*** TEXTE DU DOCUMENT
Ma vision se dissipe d'un seul coup. Je ne peux plus reculer, quelqu'un l'a décidé pour moi, les eaux de la grotte bleue  me laveront de mon passé, ou m'y entraineront à jamais.

Avec un peu de chance, dis-je à haute voix,  et si la grotte est ouverte aux touristes tenant leurs billets entre les dents, j'y serai d'ici un quart d'heure ...Comment lutter contre les sortilèges de Capri ?

Mais, ne serais- je amèrement déçue ? Mon fantôme  bavard, le beau spectre du Palazzo a Mare qui jadis me fut tout et ne fut rien (le vent de la passion ne sèche-t-il l'âme avant de flétrir la mémoire ?) dort  certainement dans le cimetière d'Anacapri et ne me surprendra plus sur les chemins de la solitude.

 A quoi bon cet élan vers la Grotte divine : où sont passées les Sirènes ?

Je regarde encore mes feuillets couverts de cette écriture rageuse, et j'y devine une autre main.
******
*** DONNÉES ENREGISTRÉES
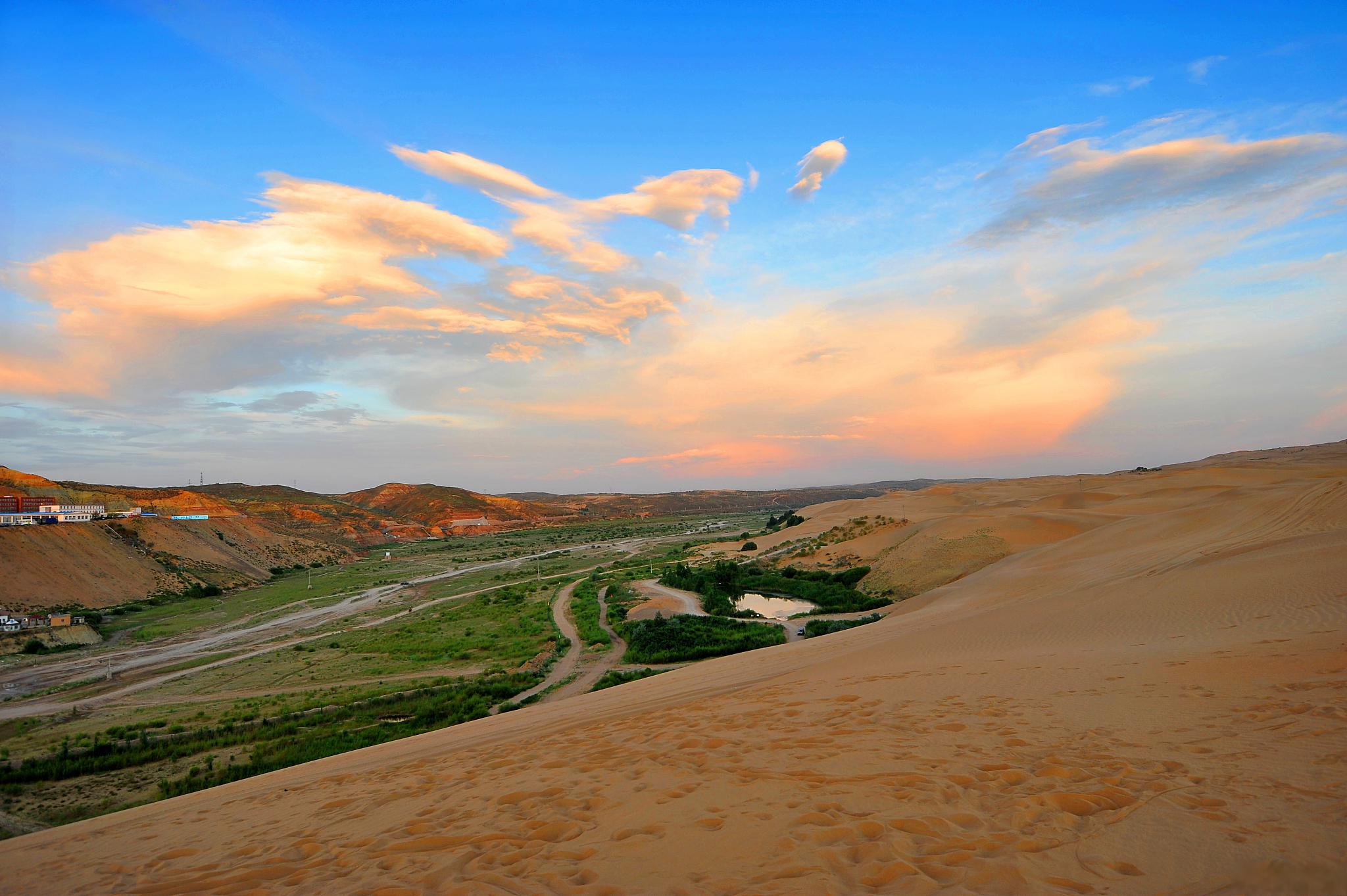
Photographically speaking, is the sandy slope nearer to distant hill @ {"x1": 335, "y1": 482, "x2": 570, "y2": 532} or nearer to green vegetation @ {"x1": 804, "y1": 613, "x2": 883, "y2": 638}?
green vegetation @ {"x1": 804, "y1": 613, "x2": 883, "y2": 638}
******
TRAVAIL DEMANDÉ.
[1] Recopiez le passage du texte sur la grotte bleue, depuis « Avec un peu » jusqu'à « de la solitude. » inclus.
[2] Résumez en deux phrases le texte sur la grotte bleue de Capri.
[3] D'après le texte sur la grotte bleue, où dort certainement le fantôme du Palazzo a Mare ?

CORRIGÉ DÉTAILLÉ.
[1]
Avec un peu de chance, dis-je à haute voix,  et si la grotte est ouverte aux touristes tenant leurs billets entre les dents, j'y serai d'ici un quart d'heure ...Comment lutter contre les sortilèges de Capri ?

Mais, ne serais- je amèrement déçue ? Mon fantôme  bavard, le beau spectre du Palazzo a Mare qui jadis me fut tout et ne fut rien (le vent de la passion ne sèche-t-il l'âme avant de flétrir la mémoire ?) dort  certainement dans le cimetière d'Anacapri et ne me surprendra plus sur les chemins de la solitude.

[2] La personne qui raconte voit sa vision se dissiper et se sent poussée vers la grotte bleue de Capri, dont les eaux doivent la laver de son passé ou l'entraîner pour toujours. Elle craint pourtant d'être déçue, car le fantôme du Palazzo a Mare dort sans doute au cimetière d'Anacapri, et elle se demande où sont passées les Sirènes.

[3] Dans le cimetière d'Anacapri.